|A TALE OF COMIC PROPORTIONS.|
|By Jonathan Messinger||
As I walked past one of hundreds of booths, a woman clad in a velvety devil costume spoke, though not to me directly. She caught my attention in a negative way -- her skimpy two-piece hoisted her fake breasts so high they looked like SCUD missiles left over from the first Gulf War. I turned just in time to watch as she said to her equally revealed friend: "I feel like I'm going to throw up and my head frickin' hurts."
Such was the state of Wizard World, the annual comic convention held in August on the outskirts of Chicago. It was mostly a parade for the major comic publishers -- Marvel and DC both had their top artists and writers there for panels and autographs -- but it was also a scene tough for even the Velvet Devil to stomach.
That's because in a lot of ways, the convention has become something of a skin trade. In a land where geeks and dorks were the biggest customers, it quickly became apparent that to be a geek is to be at home with the plastic sensibility of mass media's sexual fantasies.
Comics have long been criticized for having too few female characters, and for portraying those few with bodies of monstrous proportions. The majority of comic heroines look like rubber bands have been cinched over their waists and the resulting pressure has bulged their bosoms. Indeed, it's hard to imagine how a heroine wins a fight; the villain need only look to where her ta-tas point to know where she'll strike. Yet, taking a look around the convention, it was clear this fantastical image had bled into the standard geek's reality.
And let me be clear, I mean no disrespect to geeks. I saw "X2" twice in the theaters and still count "The Neverending Story" as one of my favorite movies. I thought I would be more comfortable at the convention, and truly wanted to be. But as Captain Kirk said in Episode 14 of the original Star Trek series, "What would you have me do?" (True geek confession: I Googled that quote.)
There was, as mentioned, the Velvet Devil with stomach troubles, who turned out to be the most human of the women transforming geeks into gawkers. Perhaps the most disturbing example was the trumpeting of 'Banzai Girl,' a comic written and drawn by Filipino model Jinky Coronado. Certainly, it's great to see a more international presence in comics, as well as a woman putting out her own book in a typically male-dominated industry. But when an overweight white guy walks over and, with an exaggerated wink that looks like he just lost his eye in the back of his head, tells me I have to check out this really good book, I'm skeptical. And when I start reading said book and there's a break from the action for a "photo shoot," I'm worried. And when said photo shoot is of the author in cheerleader and schoolgirl outfits, I'm ready to vomit.
I handed the book back to the guy, with a smirk that I thought said "fuck off." It apparently said, "I'm with you, sketchy dude.
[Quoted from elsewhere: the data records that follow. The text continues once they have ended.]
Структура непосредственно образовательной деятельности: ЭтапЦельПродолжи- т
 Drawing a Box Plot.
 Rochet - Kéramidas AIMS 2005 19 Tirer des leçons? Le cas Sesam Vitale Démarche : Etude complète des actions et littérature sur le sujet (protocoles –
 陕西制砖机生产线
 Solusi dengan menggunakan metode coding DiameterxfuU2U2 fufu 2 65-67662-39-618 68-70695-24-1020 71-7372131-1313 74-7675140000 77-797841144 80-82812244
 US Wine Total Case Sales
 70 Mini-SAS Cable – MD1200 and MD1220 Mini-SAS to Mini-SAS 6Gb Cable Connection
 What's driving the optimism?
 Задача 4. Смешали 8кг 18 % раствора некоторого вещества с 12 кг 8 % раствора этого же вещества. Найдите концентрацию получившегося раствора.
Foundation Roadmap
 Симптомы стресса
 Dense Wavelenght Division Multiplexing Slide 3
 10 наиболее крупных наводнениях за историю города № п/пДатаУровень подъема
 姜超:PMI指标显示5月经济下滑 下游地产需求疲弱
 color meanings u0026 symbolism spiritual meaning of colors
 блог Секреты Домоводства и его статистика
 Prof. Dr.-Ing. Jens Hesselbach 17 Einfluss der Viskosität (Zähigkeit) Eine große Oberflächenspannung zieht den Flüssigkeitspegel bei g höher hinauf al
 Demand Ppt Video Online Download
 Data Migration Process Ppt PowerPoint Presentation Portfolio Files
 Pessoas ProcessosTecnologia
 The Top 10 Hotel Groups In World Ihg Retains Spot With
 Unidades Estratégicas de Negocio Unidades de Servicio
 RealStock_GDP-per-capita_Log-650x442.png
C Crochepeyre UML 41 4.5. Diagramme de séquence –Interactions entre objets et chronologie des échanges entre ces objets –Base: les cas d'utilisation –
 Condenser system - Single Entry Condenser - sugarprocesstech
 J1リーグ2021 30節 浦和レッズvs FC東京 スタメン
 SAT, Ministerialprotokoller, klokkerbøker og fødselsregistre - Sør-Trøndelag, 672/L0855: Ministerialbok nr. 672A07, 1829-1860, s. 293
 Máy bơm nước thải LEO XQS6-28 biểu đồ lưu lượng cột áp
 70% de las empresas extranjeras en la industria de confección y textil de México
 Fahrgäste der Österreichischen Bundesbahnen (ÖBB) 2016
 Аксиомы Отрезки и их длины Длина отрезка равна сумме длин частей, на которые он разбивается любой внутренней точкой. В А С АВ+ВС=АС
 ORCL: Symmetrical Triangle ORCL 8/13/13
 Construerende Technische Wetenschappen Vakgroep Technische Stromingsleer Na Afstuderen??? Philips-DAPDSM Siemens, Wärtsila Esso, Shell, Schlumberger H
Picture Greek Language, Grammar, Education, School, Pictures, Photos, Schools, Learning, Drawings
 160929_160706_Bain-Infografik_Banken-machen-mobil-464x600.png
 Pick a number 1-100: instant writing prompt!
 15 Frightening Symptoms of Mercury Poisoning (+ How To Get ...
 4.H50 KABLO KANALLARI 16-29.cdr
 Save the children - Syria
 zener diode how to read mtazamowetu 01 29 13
We two are brothers." He told me I could buy all four issues for just $20.
Ms. Coronado is probably making money off her comic, and obviously has the right to pose in any way she pleases, prudish readers be damned. But the persistent hocking by the guy working her table -- he spoke in hushed tones like we were on Wall Street and his tip was about to blow -- is symptomatic. While sex is used in every medium to titillate and lure an audience, the pulp meets porn dynamic is a confusing one. Comics are, after all, the one true medium that relies solely on the imagination. What can be thought can be drawn. And yet, what good is the imagination when the comic proportions become real? Does the fantasy die?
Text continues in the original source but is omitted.